The Greener City Fund Community Tree Planting grant scheme awarded funds of £20,000 for the planting of 40 heavy-duty trees, adding to the 1,000 whips (small tree saplings) funded by the Borough of Enfield. There have been 5 community planting sessions so far, and many different species of trees have been planted, including: alder, field maple, poplar (white, black and aspen), birch (downy and silver), cherry (wild and bird), hazel, lime (common, large and small leaved), sak, rowan, black poplar and willow (grey, white, goat, crack and viminalis).

The Year 6 classes at the local primary school have a keen interest in the project, as the children have been involved for the past 3 years. They made suggestions for the design (which included leopards and sharks!) and were part of the archaeological excavation, where a mammoth tooth and a 10,000 year old tree were discovered. The children have learnt a great deal about wetlands in the process, presenting their accumulated knowledge at a World Wetlands Day Celebration on 2 February 2018.

Ian, project engineer:

It is great to have a project that tackles multiple environmental issues and natural habitats. And having kids learning about wildlife in wetlands, gives them a desire to help with projects like this in the future and make our country more diverse. It is important to get people to understand more about why we do this.

Throughout the planning and delivery of the project the Borough of Enfield have made sure to communicate and engage with the community and they recommend any similar projects do the same. They found that once people were informed about what they were doing and were invited to consultation meetings, they were more than happy to get on board and help with the project. They have also found that the further along they get with the project, the more interest there is in volunteering by members of the local community.

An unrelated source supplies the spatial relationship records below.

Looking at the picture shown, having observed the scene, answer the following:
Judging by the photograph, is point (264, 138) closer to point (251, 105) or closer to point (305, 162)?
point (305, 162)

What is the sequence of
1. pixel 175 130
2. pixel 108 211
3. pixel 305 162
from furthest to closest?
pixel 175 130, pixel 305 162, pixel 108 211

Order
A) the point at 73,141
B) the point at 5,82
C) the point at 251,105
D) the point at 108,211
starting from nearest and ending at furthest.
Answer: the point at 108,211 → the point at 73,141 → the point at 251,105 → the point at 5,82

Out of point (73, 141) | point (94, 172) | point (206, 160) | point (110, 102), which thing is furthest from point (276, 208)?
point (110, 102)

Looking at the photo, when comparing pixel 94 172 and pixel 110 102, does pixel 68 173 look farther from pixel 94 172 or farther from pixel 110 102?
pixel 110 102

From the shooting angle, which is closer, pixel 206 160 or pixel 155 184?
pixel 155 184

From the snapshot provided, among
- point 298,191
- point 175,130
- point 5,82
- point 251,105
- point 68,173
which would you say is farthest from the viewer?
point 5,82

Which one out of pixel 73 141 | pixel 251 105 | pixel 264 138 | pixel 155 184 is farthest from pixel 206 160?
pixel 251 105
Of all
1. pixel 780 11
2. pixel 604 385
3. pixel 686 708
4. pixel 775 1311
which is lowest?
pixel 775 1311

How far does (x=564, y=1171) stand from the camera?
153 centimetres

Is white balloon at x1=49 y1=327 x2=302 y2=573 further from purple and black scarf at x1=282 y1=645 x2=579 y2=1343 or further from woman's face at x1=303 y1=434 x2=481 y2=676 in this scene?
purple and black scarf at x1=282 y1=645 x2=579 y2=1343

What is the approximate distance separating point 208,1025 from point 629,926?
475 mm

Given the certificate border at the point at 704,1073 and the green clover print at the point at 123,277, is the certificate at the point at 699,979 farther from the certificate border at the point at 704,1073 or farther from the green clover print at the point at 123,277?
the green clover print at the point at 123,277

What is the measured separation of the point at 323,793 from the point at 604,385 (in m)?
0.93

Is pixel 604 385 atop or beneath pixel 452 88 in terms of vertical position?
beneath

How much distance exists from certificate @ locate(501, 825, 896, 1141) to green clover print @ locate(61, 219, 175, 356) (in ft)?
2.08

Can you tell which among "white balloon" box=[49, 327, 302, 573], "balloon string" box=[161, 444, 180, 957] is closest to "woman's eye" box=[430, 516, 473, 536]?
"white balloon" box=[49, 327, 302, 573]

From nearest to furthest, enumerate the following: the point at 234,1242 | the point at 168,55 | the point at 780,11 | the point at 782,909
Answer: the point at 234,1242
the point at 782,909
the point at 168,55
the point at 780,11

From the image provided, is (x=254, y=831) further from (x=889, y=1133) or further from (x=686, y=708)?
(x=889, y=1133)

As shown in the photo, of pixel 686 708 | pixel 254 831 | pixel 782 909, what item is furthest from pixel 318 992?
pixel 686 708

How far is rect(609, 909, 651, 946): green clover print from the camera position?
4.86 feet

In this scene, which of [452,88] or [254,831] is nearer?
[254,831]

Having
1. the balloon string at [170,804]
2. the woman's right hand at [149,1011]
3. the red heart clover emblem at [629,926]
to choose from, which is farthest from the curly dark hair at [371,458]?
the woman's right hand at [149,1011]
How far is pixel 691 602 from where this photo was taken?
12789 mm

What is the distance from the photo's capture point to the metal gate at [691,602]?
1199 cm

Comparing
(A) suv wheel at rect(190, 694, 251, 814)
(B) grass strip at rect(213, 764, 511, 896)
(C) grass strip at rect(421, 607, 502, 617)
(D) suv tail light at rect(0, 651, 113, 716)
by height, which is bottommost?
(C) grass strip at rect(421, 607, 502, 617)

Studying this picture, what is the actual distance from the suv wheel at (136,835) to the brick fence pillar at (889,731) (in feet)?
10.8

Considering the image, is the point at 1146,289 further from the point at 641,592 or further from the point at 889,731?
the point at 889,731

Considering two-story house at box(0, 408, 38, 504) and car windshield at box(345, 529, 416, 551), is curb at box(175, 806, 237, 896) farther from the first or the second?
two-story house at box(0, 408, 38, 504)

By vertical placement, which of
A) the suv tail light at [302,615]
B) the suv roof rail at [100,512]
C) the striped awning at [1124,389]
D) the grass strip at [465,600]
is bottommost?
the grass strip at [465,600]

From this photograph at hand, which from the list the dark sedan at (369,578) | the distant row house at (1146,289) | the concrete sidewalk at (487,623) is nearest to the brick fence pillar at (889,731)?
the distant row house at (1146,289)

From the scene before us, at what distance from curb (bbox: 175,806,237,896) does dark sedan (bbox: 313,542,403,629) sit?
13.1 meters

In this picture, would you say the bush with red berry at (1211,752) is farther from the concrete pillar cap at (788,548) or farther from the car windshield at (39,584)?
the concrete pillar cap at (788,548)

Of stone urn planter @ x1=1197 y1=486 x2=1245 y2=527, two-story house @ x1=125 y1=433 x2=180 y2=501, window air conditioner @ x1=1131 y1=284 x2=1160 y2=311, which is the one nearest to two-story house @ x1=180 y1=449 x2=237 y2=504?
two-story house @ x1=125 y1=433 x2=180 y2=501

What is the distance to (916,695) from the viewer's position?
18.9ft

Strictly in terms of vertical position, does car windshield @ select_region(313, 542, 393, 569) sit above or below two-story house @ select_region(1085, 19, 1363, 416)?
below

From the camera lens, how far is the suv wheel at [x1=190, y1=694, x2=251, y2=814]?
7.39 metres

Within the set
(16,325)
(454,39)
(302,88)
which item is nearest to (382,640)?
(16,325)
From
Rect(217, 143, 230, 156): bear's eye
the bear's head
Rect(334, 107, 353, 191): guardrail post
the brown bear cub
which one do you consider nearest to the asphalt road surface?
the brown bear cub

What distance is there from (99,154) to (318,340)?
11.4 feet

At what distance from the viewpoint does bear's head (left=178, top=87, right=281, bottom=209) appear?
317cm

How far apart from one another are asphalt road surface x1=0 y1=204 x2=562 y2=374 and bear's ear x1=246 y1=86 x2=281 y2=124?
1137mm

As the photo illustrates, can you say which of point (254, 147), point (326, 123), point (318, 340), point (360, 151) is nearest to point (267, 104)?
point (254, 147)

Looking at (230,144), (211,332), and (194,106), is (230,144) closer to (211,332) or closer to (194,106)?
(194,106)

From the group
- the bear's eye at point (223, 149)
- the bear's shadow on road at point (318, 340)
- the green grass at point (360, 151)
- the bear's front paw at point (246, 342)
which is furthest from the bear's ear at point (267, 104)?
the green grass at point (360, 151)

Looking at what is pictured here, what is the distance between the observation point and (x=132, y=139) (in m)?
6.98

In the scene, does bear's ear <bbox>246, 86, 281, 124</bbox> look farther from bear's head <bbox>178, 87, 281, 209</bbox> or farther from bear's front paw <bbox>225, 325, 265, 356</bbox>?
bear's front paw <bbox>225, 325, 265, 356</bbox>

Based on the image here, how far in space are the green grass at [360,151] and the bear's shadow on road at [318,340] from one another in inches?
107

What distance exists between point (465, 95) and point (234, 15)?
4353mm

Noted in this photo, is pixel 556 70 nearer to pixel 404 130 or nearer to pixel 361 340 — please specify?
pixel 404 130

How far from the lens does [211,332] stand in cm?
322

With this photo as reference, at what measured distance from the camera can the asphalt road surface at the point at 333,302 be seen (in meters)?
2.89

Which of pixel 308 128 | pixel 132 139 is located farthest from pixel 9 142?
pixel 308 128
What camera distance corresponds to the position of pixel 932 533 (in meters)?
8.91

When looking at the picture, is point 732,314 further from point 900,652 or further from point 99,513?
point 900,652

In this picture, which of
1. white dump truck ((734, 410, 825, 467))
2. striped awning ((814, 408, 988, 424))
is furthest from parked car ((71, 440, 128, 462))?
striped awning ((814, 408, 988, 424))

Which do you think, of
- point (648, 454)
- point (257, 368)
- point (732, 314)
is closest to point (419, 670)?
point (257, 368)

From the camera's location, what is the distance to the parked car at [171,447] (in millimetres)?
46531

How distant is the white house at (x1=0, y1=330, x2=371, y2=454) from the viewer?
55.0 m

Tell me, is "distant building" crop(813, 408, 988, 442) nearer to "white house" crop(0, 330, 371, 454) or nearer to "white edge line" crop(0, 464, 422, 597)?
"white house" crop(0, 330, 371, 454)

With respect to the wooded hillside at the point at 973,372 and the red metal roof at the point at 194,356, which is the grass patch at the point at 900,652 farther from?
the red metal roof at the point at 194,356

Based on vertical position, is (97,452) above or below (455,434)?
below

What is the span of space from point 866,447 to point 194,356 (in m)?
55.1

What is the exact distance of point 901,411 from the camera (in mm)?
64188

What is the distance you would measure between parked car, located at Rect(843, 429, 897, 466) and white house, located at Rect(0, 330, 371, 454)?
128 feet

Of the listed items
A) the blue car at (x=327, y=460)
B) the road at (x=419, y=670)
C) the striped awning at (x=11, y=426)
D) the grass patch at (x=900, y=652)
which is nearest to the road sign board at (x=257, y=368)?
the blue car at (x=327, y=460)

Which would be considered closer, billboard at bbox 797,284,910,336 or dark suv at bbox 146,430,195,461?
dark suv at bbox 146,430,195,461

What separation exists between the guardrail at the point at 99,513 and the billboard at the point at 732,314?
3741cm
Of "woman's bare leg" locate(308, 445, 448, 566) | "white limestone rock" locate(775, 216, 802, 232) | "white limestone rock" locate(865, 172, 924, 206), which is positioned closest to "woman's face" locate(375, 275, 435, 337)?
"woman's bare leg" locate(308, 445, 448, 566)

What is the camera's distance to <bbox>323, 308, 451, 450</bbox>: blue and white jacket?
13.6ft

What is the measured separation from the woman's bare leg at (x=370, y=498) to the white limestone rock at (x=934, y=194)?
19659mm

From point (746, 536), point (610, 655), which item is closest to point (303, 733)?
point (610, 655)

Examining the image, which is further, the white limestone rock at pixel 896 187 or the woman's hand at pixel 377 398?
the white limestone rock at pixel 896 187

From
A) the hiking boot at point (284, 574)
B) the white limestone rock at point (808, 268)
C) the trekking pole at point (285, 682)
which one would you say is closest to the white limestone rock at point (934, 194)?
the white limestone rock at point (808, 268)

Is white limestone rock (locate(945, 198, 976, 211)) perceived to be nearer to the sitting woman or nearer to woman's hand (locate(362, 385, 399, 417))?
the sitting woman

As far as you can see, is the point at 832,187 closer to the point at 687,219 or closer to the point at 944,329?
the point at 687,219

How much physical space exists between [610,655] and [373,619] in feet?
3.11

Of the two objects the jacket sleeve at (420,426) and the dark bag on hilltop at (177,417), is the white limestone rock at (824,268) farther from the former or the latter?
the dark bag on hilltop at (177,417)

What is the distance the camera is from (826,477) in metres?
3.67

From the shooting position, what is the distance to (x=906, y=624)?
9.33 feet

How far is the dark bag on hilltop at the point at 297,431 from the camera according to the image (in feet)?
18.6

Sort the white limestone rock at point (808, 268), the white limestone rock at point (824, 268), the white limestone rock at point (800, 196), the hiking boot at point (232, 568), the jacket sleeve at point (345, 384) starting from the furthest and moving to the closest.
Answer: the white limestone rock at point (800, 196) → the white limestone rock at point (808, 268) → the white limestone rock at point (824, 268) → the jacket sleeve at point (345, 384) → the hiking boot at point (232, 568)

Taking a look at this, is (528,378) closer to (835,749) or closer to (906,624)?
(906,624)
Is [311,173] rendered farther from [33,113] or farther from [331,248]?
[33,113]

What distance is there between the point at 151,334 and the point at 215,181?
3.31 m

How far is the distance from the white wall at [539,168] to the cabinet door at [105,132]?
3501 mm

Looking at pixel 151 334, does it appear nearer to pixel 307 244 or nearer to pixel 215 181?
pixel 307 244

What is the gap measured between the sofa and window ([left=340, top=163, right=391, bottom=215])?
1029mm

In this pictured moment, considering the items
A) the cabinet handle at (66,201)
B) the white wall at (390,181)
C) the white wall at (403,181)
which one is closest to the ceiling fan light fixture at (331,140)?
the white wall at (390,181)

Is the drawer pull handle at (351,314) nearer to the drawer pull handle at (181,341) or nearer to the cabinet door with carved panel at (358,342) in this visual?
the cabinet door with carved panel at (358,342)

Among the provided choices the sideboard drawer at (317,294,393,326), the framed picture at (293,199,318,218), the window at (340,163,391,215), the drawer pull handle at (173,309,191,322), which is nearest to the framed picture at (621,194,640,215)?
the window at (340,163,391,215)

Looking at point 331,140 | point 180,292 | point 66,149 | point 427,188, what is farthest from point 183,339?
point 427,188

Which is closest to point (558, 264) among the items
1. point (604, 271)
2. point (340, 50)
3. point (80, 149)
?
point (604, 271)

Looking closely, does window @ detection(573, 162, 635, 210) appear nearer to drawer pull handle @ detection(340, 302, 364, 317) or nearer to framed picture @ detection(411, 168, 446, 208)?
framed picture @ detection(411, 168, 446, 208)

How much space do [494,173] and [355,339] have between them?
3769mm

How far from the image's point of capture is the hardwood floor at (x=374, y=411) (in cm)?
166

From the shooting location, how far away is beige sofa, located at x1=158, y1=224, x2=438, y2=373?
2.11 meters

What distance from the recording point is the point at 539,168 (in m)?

The project aims to create a friends group for the park, with project champions to assist in the after-care of the site. Enfield’s Parks Operations team will carry out future maintenance alongside volunteers from the friends group. Such works include: litter picking, vegetation management and cutting the wetland basins.

Participants are excited to see the results of planting when spring/summer comes. The children would like to host an event to teach the “grown-ups” all about wetlands.